After a stomach filling breakfast of poached eggs on toast with cranberry beans, I advocated for exploring the north facing Alien Bowl and possibly circumnavigating a nearby peak. I headed out moving slowly but steadily. Lactic acid combined with remnant alcohol molecules from the previous night’s birthday celebration made my muscles lethargic. Fortunately the consolidated snow made skinning easy under bluebird skies. Heading up into the bowl, we realized that the photo we had seen of the ridge enveloping the bowl had been taken much later in the season. While it might be possible to ski hop down a line, we had little motivation to go up onto steep slopes that were just coming into full sun.
Circumnavigation plan impeded, we deskinned and arced turns down the bowl. Feathery light snow and tinkling hoar frost gathered around my boots as I schushed turns. I was surprised at the awesome snow quality. While some headed back to other bowls near the cabin, five of us ventured on for just a bit more of the north facing goodness. An easy traverse brought us to the top of a small gully. We negotiated through a short pitch where we couldn’t initially determine the features, then onto a large fan. The fan had the perfect pitch for arcing huge GS turns. And the snow? I think it’s what folks refer to as hero snow. I slid from one ski to the other effortlessly, my speed gaining, and the tinkling hoar frost amplifying in intensity. I flowed from one little bump jump to another as I maneuvered around small saplings. I collapsed at the bottom, giggling as I watched everyone else come down.
The tired legs, the proclamations of taking a short day, and any inklings of a headache were immediately forgotten. We ate lunch and with little discussion amongst the group headed up for another lap. The giddiness propelled us up at least half the skin track. But as we gained elevation, the pitch in the trees increased. While the snow made for fantastic skiing, it did not lend itself well to creating a compact skin track. With each skier, the track became more difficult with the corners collapsing at nearly every kick-turn. I’m not sure I’ve been on a track that steep before. We joked that we would make an equal number of turns on our way down. Buoyed by the thought of another run through perfect snow, we continued up. Two hours later and a mere 1300 ft of elevation gained, we reached the top.
Was it worth it? That depends on whether you love steep tree skiing like I do. Within milliseconds into the first turn, I forgot about the collapsing skin track, and the murmurs of retreat. I whisked between trees with hissing waves of snow undulating around me. As the pitch eased, we regrouped and found the best entrance back onto the flawless fan of snow. Knowing the snow was consistent to the bottom of the run, I surged faster down the hill, making fewer turns. And again, collapsed at the bottom giggling.

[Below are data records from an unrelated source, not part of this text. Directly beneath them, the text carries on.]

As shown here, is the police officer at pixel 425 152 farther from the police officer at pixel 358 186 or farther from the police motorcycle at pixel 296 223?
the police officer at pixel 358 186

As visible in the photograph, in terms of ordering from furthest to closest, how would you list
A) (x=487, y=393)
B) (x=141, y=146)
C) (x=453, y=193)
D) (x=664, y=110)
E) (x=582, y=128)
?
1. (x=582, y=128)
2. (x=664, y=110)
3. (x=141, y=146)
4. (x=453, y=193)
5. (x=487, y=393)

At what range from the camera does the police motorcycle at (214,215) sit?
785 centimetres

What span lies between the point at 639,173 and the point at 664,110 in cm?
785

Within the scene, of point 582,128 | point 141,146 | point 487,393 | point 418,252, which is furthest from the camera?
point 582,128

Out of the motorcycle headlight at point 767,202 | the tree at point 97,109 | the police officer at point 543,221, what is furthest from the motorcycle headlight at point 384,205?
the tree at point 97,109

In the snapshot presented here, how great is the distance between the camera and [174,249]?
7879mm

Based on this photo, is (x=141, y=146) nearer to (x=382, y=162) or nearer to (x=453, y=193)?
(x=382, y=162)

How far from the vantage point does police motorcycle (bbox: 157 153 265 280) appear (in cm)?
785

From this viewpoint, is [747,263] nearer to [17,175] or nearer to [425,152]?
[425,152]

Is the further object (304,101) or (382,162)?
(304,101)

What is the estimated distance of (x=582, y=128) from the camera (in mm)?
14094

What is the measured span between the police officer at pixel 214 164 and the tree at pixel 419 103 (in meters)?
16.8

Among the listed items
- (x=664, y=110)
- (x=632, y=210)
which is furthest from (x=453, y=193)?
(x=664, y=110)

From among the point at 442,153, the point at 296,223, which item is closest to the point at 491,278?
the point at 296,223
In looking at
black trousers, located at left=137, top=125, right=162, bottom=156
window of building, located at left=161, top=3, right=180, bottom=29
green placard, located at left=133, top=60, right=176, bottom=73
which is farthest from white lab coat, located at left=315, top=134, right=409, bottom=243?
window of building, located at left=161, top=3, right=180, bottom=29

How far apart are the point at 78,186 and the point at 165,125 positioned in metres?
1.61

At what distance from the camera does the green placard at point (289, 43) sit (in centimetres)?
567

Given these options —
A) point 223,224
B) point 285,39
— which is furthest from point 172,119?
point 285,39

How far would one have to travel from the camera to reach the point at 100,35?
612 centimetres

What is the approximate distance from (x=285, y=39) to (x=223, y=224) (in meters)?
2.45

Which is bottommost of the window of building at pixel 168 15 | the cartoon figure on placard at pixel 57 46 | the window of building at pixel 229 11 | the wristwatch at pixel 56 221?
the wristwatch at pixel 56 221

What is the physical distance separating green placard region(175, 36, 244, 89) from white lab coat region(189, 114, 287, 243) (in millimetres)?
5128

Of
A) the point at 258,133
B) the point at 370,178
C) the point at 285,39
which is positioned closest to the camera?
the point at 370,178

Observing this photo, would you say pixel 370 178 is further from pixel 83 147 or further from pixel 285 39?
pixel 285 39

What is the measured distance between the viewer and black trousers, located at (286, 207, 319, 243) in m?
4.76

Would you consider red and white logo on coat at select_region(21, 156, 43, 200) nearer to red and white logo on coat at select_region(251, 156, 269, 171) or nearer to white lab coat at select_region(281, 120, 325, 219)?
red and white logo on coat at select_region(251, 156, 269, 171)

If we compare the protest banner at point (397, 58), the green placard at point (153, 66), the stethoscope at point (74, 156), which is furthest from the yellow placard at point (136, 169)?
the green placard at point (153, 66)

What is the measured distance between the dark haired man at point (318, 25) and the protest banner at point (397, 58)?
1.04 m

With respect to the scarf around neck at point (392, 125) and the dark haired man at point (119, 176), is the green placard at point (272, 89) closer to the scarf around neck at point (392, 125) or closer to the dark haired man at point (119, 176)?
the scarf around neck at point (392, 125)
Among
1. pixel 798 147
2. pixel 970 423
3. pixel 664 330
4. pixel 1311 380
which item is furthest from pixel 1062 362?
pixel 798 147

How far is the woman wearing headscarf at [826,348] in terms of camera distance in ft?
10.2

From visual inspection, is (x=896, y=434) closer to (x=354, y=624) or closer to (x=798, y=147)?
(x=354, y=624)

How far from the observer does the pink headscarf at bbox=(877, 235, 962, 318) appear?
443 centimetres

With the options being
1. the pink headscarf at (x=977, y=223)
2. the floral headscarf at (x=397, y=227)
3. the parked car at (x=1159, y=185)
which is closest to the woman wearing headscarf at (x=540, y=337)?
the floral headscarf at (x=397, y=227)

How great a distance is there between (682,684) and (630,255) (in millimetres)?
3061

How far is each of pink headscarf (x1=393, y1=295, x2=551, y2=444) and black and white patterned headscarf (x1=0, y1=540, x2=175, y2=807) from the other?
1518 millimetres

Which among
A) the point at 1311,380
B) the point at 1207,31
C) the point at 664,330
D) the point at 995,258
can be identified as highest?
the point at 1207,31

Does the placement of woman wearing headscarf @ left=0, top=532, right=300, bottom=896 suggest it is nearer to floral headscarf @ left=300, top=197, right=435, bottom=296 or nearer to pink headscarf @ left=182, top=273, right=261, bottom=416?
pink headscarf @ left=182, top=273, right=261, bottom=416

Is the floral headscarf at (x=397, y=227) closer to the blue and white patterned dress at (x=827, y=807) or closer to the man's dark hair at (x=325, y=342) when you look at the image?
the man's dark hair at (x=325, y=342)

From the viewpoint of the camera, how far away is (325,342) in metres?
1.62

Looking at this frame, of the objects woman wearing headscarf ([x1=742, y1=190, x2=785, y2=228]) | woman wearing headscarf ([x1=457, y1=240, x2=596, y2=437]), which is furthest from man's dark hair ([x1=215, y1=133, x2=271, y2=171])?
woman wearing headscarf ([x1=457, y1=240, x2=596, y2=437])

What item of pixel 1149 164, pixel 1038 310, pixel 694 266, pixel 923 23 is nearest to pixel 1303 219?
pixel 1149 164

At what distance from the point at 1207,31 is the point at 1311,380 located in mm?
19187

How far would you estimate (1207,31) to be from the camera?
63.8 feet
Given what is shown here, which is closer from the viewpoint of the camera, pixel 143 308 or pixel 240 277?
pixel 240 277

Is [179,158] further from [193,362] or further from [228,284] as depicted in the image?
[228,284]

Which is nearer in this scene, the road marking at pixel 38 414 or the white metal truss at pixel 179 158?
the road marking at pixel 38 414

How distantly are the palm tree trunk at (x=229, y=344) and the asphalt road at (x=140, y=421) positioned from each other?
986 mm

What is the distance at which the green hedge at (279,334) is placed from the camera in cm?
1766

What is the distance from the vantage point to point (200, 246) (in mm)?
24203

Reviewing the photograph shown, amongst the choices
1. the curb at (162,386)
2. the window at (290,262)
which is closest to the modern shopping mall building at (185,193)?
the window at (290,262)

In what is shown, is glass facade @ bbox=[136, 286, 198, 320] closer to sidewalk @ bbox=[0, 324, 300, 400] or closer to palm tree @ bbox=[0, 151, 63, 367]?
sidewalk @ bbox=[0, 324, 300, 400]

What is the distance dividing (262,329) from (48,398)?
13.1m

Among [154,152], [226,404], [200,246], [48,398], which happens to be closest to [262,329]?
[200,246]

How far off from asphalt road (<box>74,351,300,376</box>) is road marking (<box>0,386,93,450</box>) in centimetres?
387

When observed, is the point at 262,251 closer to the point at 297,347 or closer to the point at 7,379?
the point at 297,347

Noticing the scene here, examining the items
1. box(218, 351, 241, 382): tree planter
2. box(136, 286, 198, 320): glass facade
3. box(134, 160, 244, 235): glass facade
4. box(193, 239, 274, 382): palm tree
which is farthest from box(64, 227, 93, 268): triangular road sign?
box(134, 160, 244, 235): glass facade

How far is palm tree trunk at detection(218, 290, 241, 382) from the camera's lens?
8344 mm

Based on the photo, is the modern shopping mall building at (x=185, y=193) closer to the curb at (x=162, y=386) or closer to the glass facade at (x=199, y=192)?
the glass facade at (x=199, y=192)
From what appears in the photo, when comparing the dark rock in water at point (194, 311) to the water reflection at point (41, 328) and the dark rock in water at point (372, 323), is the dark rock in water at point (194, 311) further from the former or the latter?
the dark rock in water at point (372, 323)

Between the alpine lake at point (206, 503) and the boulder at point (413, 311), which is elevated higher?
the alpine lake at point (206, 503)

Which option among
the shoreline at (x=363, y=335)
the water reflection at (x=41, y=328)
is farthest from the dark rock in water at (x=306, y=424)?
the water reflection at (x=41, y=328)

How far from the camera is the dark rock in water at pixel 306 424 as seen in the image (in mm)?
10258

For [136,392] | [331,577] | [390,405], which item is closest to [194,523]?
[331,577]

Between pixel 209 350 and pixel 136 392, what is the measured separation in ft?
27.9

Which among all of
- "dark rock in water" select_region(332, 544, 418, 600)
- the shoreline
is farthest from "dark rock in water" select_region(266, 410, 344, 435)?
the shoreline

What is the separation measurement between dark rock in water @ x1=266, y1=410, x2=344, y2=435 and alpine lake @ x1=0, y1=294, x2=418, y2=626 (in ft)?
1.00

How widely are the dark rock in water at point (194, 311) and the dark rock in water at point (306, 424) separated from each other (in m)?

As we made our way up the skin track to the hut for the last time, I lingered to admire the pink infused slopes across the valley. I smelled the mingling scents of fir, snow and alpine. Hearing the hoots of others, I looked over to the fan of snow and saw them skiing the same gem of the day. We arrived at the hut to enjoy a final beer on the heli-pad before the light vanished. The pale pink on the far slopes transformed to a stellar white contrasting against the deepening sky. With the cold alpine air creeping in towards my skin, I gave one final look at the encroaching twilight, and headed inside.